Next, let's compare the compilation performance of the following logical expression A or not B and (C or B). Again, we compare the performance of direct evaluation, precompilation using MathEvaluator and with NCalc. The source code of the tests:

using BenchmarkDotNet.Attributes;
using MathEvaluation.Context;
using MathEvaluation.Extensions;
using MathEvaluation.Parameters;
using NCalc;

[SimpleJob(BenchmarkDotNet.Jobs.RuntimeMoniker.Net80)]
[SimpleJob(BenchmarkDotNet.Jobs.RuntimeMoniker.Net60)]
[MemoryDiagnoser]
public class BooleanBenchmarks
{
    private int _count;

    private readonly IMathContext _mathContext = new ProgrammingMathContext();

    private readonly Func<BooleanVariables, bool> _mathEvalCompiledFn;
    private readonly Func<BooleanVariables, bool> _nCalcCompiledFn;

    public BooleanBenchmarks()
    {
        _mathEvalCompiledFn = MathEvaluator_CompileBoolean();
        _nCalcCompiledFn = NCalc_ToLambda();
    }

    [Benchmark(Description = "MathEvaluator evaluation")]
    public bool MathEvaluator_EvaluateBoolean()
    {
        _count++;
        bool a = _count % 2 == 0; //randomizing values

        var parameters = new MathParameters();
        parameters.BindVariable(a, "A");
        parameters.BindVariable(!a, "B");
        parameters.BindVariable(a, "C");

        return "A or not B and (C or B)"
            .EvaluateBoolean(parameters, _mathContext);
    }

    [Benchmark(Description = "NCalc evaluation")]
    public bool NCalc_Evaluate()
    {
        _count++;
        bool a = _count % 2 == 0; //randomizing values

        var expression = new Expression("A or not B and (C or B)", ExpressionOptions.NoCache);
        expression.Parameters["A"] = a;
        expression.Parameters["B"] = !a;
        expression.Parameters["C"] = a;

        return (bool)expression.Evaluate();
    }

    [Benchmark(Description = "MathEvaluator compilation")]
    public Func<BooleanVariables, bool> MathEvaluator_CompileBoolean()
    {
        return "A or not B and (C or B)"
            .CompileBoolean(new BooleanVariables(), _mathContext);
    }

    [Benchmark(Description = "NCalc compilation")]
    public Func<BooleanVariables, bool> NCalc_ToLambda()
    {
        var str = "A or not B and (C or B)";
        var expression = new Expression(str, ExpressionOptions.NoCache);
        return expression.ToLambda<BooleanVariables, bool>();
    }

    [Benchmark(Description = "MathEvaluator invoke fn(a, b, c)")]
    public bool MathEvaluator_CompiledBoolean()
    {
        _count++;
        bool a = _count % 2 == 0; //randomizing values
        return _mathEvalCompiledFn(new BooleanVariables(a, !a, a));
    }

    [Benchmark(Description = "NCalc invoke fn(a, b, c)")]
    public bool NCalc_CompiledBoolean()
    {
        _count++;
        bool a = _count % 2 == 0; //randomizing values
        return _nCalcCompiledFn(new BooleanVariables(a, !a, a));
    }
}

public record BooleanVariables(bool A = false, bool B = false, bool C = false);

Below are the results of the measurements:

Direct computation time: 510 ns
Compile time: 90.048 ns
Compiled function execution time: 4.3 ns

In this case, precompilation makes sense if the number of calculations exceeds 178.

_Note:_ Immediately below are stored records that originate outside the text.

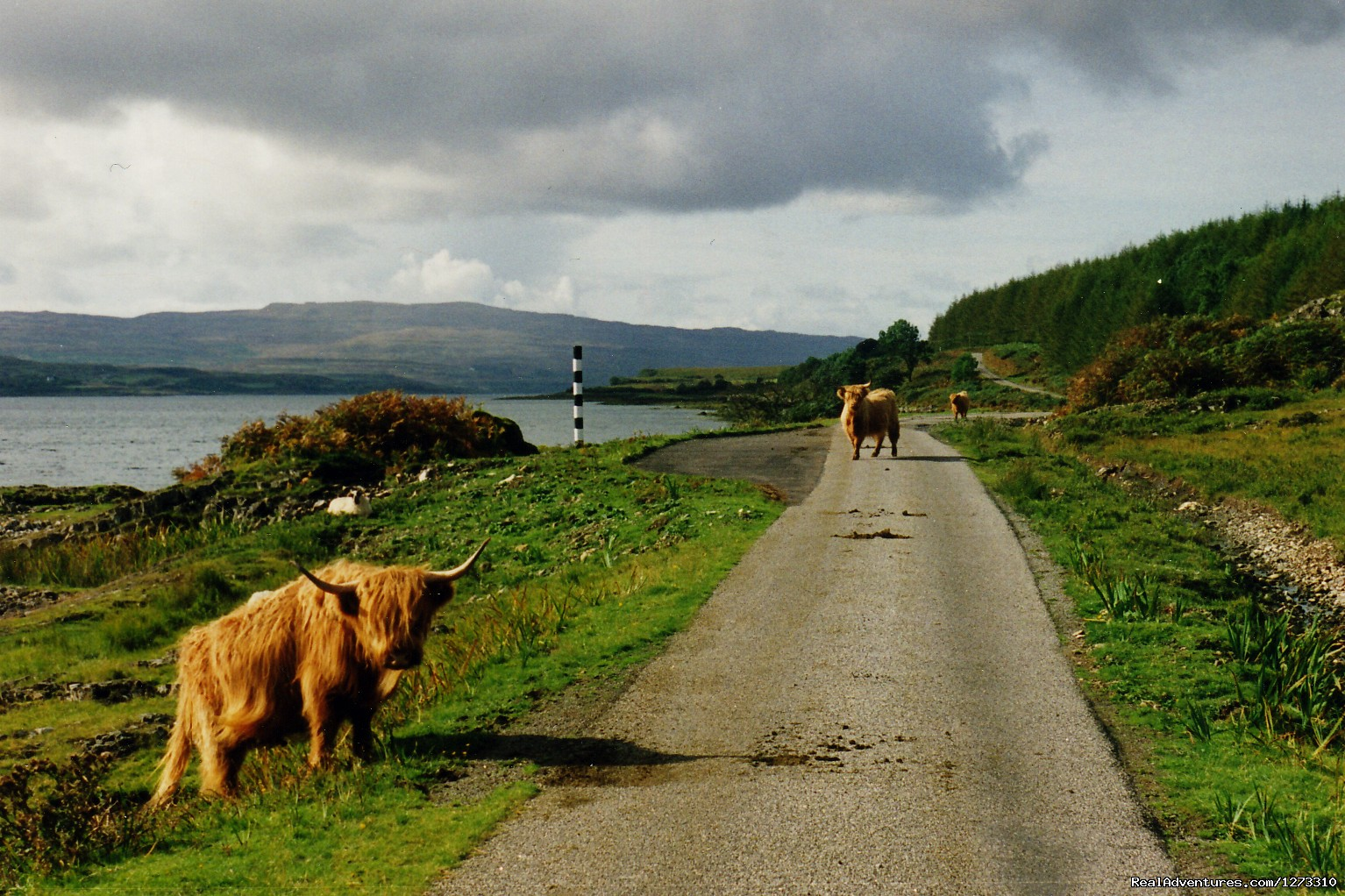 Image #15/20 | Scotland: West Coast Bike - Freewheeling Adventure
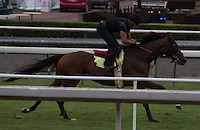 Bourbon Bay working on the turf for trainer Neil Drysdale at Santa Anita Park in Arcadia California
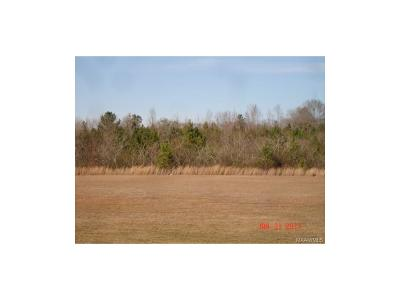 Residential Lots & Land For Sale: Co Rd 490
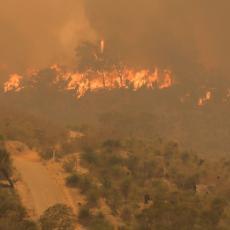 PELOPONEZ POD VATROM: Veliki požar na poluostrvu, naređena hitna evakuacija stanovništva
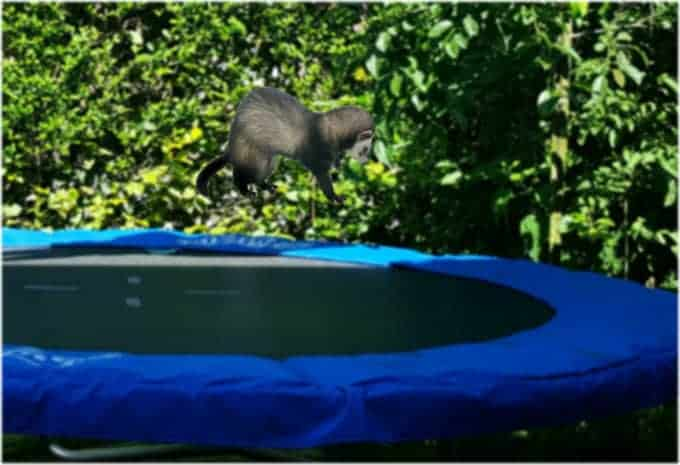 A ferret jumping on a trampoline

Additional examples of calculating logical expressions can be found in another article.

Conclusion

MathEvaluator is a powerful and flexible library for evaluating and compiling mathematical expressions in a wide range of contexts, be it a Boolean expression, scientific computing, or C# context. For more complex use cases, MathEvaluator's custom contexts provide extensibility. Precompilation provides performance benefits in scenarios where the same expression is evaluated many times, often 150 or more times.

If you find this project useful, please consider contributing support me on GitHubdon't be stingy with stars and share with colleagues. Your support helps me continue to improve the library and add new features.

If you have any questions or suggestions, feel free to leave them in the comments. Thank you!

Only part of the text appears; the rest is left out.